# Source extract:
____

A good trainer will consider all these things and more. Can't do it all in the back yard.

JS

JS


----------



## TN_LAB (Jul 26, 2008)

MarkinMissouri said:


> Does AKC keep stats? What is the avg attempt per pass?


Maybe, but I've never seen any sort of official report. I often check out the results on entryexpress, just for kicks. I haven't put a pencil to it, but it seems like over 50% of all dogs pass the Jr tests (probably closer to 2 out of 3, but don't hold me to that). 

Re the OP...I'd stop testing and work on Sr level stuff. I'd also address the aversion to the water. 

0 for 3 is no good, but there are lots of MH dogs out there that haven't run the table at the lower stakes so don't get too discouraged.


----------



## maxx (Jan 1, 2005)

riskyriver said:


> JMO but seems premature to write off the trainer (or the dog). Dogs can be strange sometimes and perform differently in training vs. events. Most common of course is the dog that is fairly manageable in training and blows up at an event and forgets half of what he knows and most of his manners.
> But I have also seen a few that seem somewhat intimidated by events and act spooky and have a difficult time doing the work because of it. Have had a couple of these myself (both females), and they were NOT by nature shy spooky dogs, and mostly grew out of this eventually.
> I don't think you will have a clear picture until you spend some time watching your dog in training, and then watching her run a JH. Until such time as you can do both, maybe a break from events is warranted for this dog, or perhaps see if the trainer would take her to a couple without running her, just for the exposure.


If you are going to run tests isn't it our job as a trainer to try to create a test like envirnment during training to work through these type of issues? I am not saying you can clear everything up but it is JH we are talking about.


----------



## nuts4ducksjw (Mar 15, 2010)

ok I need to clarify a little . On the cheating water it wasn't just cheating she whent back to the old mark and had to be called off and brought in . And the trainer is a well known ht and ft trainer he has produced several mh sr jh etc . And I have been to 4 group training days with him and local club members and she did fine but there was only land marks . I'm not planing switching pros.


----------



## Rick_C (Dec 12, 2007)

nuts4ducksjw said:


> ok I need to clarify a little . On the cheating water it wasn't just cheating she whent back to the old mark and had to be called off and brought in . And the trainer is a well known ht and ft trainer he has produced several mh sr jh etc . And I have been to 4 group training days with him and local club members and she did fine but there was only land marks . I'm not planing switching pros.


So did she cheat (run around vs. swimming) or switch (leave one AOF after establishing a hunt and return to a previous AOF)? Two totally different things.

In that case, I would tell my pro to keep training for Senior and forget junior all together. It will give the dog more time to mature and for these issues to be dealt with.

Just my .02


----------



## duk4me (Feb 20, 2008)

____

# Data:
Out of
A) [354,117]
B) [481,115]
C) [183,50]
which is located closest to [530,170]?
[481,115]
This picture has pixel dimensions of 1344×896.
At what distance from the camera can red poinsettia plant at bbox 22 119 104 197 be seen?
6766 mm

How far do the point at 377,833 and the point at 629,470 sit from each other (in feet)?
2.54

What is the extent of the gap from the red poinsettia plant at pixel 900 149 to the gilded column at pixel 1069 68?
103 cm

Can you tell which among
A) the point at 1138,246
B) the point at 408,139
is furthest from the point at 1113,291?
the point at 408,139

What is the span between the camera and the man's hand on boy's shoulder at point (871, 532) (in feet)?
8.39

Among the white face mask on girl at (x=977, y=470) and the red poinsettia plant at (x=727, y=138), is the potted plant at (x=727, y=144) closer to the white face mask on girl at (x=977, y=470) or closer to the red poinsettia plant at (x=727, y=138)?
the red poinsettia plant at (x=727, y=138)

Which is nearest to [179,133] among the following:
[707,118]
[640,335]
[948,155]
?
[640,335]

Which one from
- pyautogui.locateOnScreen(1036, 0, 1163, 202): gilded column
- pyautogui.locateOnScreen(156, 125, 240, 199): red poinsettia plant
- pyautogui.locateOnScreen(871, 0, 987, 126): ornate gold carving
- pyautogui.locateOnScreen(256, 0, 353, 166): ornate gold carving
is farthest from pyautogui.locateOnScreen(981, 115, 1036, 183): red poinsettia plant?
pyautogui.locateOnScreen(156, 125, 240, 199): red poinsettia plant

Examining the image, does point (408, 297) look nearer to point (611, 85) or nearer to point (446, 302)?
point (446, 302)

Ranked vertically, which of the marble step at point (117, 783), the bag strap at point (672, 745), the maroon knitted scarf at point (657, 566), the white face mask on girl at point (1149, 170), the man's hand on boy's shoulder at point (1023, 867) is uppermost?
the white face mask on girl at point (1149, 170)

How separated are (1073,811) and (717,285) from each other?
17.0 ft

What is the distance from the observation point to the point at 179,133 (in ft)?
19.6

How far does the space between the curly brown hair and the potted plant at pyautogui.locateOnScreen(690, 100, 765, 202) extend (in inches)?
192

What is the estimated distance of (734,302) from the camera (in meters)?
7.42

____

# What this exercise asks:
1: Translate this sentence from the retriever hunt test thread into Spanish: "It will give the dog more time to mature and for these issues to be dealt with."
2: Take the retriever hunt test thread further from the point where it stops.

# Task-by-task results:
1: Le dará al perro más tiempo para madurar y para que se resuelvan estos problemas.

2:
nuts4ducksjw said:


> ok I need to clarify a little . On the cheating water it wasn't just cheating she whent back to the old mark and had to be called off and brought in . And the trainer is a well known ht and ft trainer he has produced several mh sr jh etc . And I have been to 4 group training days with him and local club members and she did fine but there was only land marks . I'm not planing switching pros.


OK but a one yr old professionally trained dog should not fail that many test with the professional trainer scratching his or her head.

There, I did it I slapped you in the head.

Now I'm scratching my head regards,


----------



## DoubleHaul (Jul 22, 2008)

duk4me said:


> OK but a one yr old professionally trained dog should not fail that many test with the professional trainer scratching his or her head.


Just for grins, take a look at the JH results at random HTs on EE. Very few pro handled dogs fail a typical junior test. I would say the pass rate is greater than 80% when a pro is handling. I don't know of any pro that would run one that wasn't more than ready, in fact. Things happen, since we are talking about dogs, but three in a row for a dog that is pro trained and handled?

It is up to you, of course, but I would not plan on running any more for a while. Something is definitely wrong and needs to be figured out.


----------



## duk4me (Feb 20, 2008)

DoubleHaul said:


> Just for grins, take a look at the JH results at random HTs on EE. Very few pro handled dogs fail a typical junior test. I would say the pass rate is greater than 80% when a pro is handling. I don't know of any pro that would run one that wasn't more than ready, in fact. Things happen, since we are talking about dogs, but three in a row for a dog that is pro trained and handled?
> 
> It is up to you, of course, but I would not plan on running any more for a while. Something is definitely wrong and needs to be figured out.


O rly? lol I give you credit for the second slap upside the head. Something tells me more head slapping is on the way.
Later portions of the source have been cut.